**CHALLENGE**
Return every line of the listing that contains the string "bbox", matching case exactly.

(Spatial relation data)
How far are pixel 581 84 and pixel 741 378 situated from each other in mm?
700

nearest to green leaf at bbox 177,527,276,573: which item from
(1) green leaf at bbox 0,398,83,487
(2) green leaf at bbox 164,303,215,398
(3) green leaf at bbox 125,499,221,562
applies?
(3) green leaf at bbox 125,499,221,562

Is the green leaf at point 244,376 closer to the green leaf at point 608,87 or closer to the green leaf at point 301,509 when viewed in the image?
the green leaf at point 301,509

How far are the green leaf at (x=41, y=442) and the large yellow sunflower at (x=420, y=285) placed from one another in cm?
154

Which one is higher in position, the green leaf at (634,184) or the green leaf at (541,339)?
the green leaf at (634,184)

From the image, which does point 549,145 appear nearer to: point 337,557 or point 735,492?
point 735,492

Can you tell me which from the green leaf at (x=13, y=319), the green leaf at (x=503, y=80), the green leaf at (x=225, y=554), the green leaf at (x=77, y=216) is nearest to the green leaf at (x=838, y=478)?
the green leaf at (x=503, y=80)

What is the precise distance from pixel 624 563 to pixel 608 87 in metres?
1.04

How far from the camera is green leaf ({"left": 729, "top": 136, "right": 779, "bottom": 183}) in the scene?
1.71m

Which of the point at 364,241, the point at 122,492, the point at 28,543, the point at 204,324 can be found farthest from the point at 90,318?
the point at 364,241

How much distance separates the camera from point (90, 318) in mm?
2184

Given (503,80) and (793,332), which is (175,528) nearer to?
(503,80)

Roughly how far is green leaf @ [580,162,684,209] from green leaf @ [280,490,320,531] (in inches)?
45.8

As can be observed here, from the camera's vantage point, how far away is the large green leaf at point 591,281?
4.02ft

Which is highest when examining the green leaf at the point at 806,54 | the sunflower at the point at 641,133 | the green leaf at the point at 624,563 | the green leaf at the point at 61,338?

==

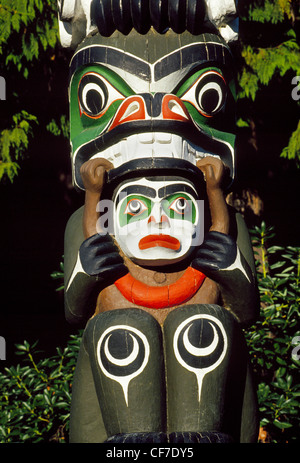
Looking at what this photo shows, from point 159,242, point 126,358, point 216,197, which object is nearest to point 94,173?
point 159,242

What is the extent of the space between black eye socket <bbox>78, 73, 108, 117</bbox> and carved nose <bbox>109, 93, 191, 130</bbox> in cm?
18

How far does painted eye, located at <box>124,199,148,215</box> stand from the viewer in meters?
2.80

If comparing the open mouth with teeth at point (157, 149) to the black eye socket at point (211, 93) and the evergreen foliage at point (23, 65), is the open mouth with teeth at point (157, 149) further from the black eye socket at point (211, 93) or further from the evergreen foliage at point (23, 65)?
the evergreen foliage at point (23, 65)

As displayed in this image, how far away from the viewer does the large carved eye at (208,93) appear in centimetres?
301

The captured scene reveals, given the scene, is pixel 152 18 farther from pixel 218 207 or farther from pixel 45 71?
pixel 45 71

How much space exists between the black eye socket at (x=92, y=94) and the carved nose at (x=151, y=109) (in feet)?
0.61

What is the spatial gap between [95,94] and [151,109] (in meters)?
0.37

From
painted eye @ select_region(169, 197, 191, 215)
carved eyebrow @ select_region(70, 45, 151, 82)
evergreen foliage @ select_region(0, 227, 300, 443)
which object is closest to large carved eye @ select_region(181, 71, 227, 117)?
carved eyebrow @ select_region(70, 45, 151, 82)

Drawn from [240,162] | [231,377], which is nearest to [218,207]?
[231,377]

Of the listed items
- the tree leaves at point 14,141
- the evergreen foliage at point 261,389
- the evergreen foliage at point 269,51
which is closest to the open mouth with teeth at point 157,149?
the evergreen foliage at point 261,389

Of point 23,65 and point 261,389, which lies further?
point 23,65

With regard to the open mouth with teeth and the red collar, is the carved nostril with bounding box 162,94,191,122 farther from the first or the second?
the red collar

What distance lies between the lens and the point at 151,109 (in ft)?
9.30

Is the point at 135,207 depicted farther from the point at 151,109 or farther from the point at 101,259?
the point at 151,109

**SOLUTION BELOW**
nearest to green leaf at bbox 177,527,276,573: which item from
(1) green leaf at bbox 0,398,83,487
(2) green leaf at bbox 164,303,215,398
(3) green leaf at bbox 125,499,221,562
(3) green leaf at bbox 125,499,221,562
What is the extent of the space between black eye socket <bbox>78, 73, 108, 117</bbox> and carved nose <bbox>109, 93, 191, 130</bbox> in cm?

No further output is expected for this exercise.